15 students from UIC Barcelona start a volunteering project in Lebanon

This project is being carried out in conjunction with the Order of Malta and the Gausac Cultural Association.

Between 1 and 9 December, 15 students and 3 coordinators from UIC Barcelona worked as volunteers in Chabrouh, Lebanon, helping attend to the needs of people with functional diversity to care for and accompany them during their most difficult moments. 

The project consisted of going to Chabrouh in the first week of December, a town close to the capital of Lebanon, to look after women in a home with both mental and physical disabilities.  “On the one hand the idea behind this project is to contribute to society, and on the other hand we hope that students who participate in the project will learn how to look at their environment with new eyes, detecting the various needs in society and the world they live in” explains Micaela Infiesta, from the UIC Barcelona University Solidarity Service. 

Mar Martínez, one of the 18 volunteers who went to Chebrouh, said that after participating in this project she valued being with people a lot more, above all being truly connected.  “While there I learnt that, although I couldn’t speak their language, I was more connected to people I had only known for a week than I was to people I had shared thousand of hours with while always on our mobiles” said the student.

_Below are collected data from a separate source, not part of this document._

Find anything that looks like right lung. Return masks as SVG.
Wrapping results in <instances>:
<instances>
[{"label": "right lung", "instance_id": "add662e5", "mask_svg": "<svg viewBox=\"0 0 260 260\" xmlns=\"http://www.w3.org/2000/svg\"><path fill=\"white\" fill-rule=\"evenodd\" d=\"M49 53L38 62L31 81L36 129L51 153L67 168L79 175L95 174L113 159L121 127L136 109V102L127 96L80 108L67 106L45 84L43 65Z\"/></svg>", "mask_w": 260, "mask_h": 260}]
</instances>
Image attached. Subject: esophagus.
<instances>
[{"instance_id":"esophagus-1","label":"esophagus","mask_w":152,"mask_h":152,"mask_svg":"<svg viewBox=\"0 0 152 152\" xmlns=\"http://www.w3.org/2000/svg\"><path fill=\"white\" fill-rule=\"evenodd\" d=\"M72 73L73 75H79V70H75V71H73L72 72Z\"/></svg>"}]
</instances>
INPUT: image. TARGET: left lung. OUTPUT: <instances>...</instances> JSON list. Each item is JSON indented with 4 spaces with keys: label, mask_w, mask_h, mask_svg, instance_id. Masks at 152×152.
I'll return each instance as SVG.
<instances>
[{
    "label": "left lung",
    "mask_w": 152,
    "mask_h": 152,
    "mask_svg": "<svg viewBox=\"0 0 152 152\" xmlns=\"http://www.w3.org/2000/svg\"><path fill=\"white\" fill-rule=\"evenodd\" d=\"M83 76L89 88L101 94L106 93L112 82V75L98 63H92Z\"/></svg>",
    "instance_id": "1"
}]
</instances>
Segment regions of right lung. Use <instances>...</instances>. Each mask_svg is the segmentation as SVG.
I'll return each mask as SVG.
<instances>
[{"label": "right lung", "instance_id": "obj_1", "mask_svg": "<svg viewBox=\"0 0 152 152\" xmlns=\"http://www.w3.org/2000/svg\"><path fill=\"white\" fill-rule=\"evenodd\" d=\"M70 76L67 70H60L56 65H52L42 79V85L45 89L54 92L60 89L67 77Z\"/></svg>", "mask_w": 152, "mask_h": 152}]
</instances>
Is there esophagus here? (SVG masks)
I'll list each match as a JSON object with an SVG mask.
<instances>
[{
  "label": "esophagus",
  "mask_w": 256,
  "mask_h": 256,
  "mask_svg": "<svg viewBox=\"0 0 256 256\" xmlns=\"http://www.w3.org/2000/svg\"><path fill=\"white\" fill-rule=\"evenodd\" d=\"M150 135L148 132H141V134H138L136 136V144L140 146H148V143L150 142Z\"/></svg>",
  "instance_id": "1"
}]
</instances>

The idea to undertake this project arose when a group of medical students contacted the university because they wanted to begin volunteering to help refugees arriving from various Middle Eastern countries.  After making contact with the Gausac Cultural Association, an organisation that promotes culture, and university students in Sant Cugat, as well as the Order of Malta, a religious order which helps ill and needy people and already works in Lebanon, the first volunteering trip happened in December 2016.  Since then, two trips are made every year, one in December in the field of healthcare, and one in July in the field of education and society. 

“These are special experiences all the volunteers have and they lead to great transformation and personal growth” said Infiesta.  On the other hand, Martínez encouraged all students to volunteer.  “I think it is very important work because it involves caring for a sector of the population which is very much forgotten in Lebanon. A country with a long history that is experiencing conflict as a consequence of the arrival of large numbers of refugees. 

Last year UIC Barcelona signed an agreement to undertake this project with 11 other Catalan universities and the Catalan government, and to set up a pilot programme which will allow refugees from Lebanon to continue their studies after being interrupted by war.